Una de las obsesiones de los reporteros gráficos que cubren las guerras es encontrar una respuesta balsámica a la pregunta: ¿Se alimenta mi éxito del dolor de los demás? Así lo atestigua James Natchway en el documental de Christian Frei War Photographer, homenaje a sus veinte años de reportero, donde Natchway insiste en el valor testimonial de su oficio: “Esas imágenes no podrían haber sido tomadas si esas personas no esperasen que yo las fotografiase. Es imposible sin la complicidad de la gente, sin el hecho de que me den la bienvenida, de que me estén esperando. Ellos comprenden que un extranjero con una cámara es la oportunidad de enseñar al resto del mundo lo que les está pasando”. Insiste, por ello, en que sus fotos no sean vistas como obras de arte sino como una forma de comunicación.

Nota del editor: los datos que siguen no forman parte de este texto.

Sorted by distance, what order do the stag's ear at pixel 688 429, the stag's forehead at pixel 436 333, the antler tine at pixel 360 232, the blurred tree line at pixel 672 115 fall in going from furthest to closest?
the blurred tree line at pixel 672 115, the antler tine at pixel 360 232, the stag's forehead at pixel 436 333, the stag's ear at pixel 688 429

Será precisamente el efecto que generan las imágenes del dolor causado por la guerra en los espectadores “que nunca hemos estado allí” el motivo de reflexión de Susan Sontag en su último ensayo, Ante el dolor de los demás. Sontag toma como punto de partida el libro de Virginia Woolf Tres guineas, publicado en 1938 como respuesta a la barbarie de la guerra que se avecinaba. Woolf propone un original enfoque basado en algo que se tenía por demasiado evidente pero inoportuno: la guerra es un juego de hombres, “pues para ellos hay en la lucha alguna gloria, una necesidad, una satisfacción que las mujeres (la mayoría) no sienten ni disfrutan”. No obstante, ante las fotos llenas de atrocidades que le envía el asediado gobierno español, Woolf profesa la creencia de que la conmoción creada por semejantes imágenes no puede sino unir a la gente de buena voluntad en su intento de evitar la guerra, independientemente de su sexo.
Casi setenta años después, Sontag no cree ni en la pureza de la imagen como testimonio de la barbarie ni en la posibilidad actual de abolir las guerras, pero sí en la legítima aspiración de impedir, al menos, el genocidio y las guerras específicas imponiendo alternativas negociadas. Para ello son necesarios unos códigos éticos que reafirmen nuestra sensibilidad moral, la del “nosotros” (los que nunca hemos estado allí). Analiza entonces nuestra capacidad de respuesta ante las imágenes que nos llegan del sufrimiento lejano, y uno de los condicionantes previos que revisa en profundidad es la manipulación de esas imágenes: “Para los que están seguros de que lo correcto está a un lado, la opresión y la injusticia de otro, y de que la guerra debe seguir, lo que importa precisamente es quién muere y en manos de quién”. Para los militantes la identidad lo es todo. Sontag cuenta cómo, al comienzo de la guerra balcánica, las mismas fotografías de niños muertos durante el bombardeo de un poblado pasaron de mano en mano tanto en las reuniones propagandísticas serbias como en las croatas. Alterando el pie de foto, la muerte de los niños podía usarse una y otra vez. “Las fotografías de una atrocidad pueden producir reacciones opuestas. Una llamada a la paz. Un grito de esperanza”.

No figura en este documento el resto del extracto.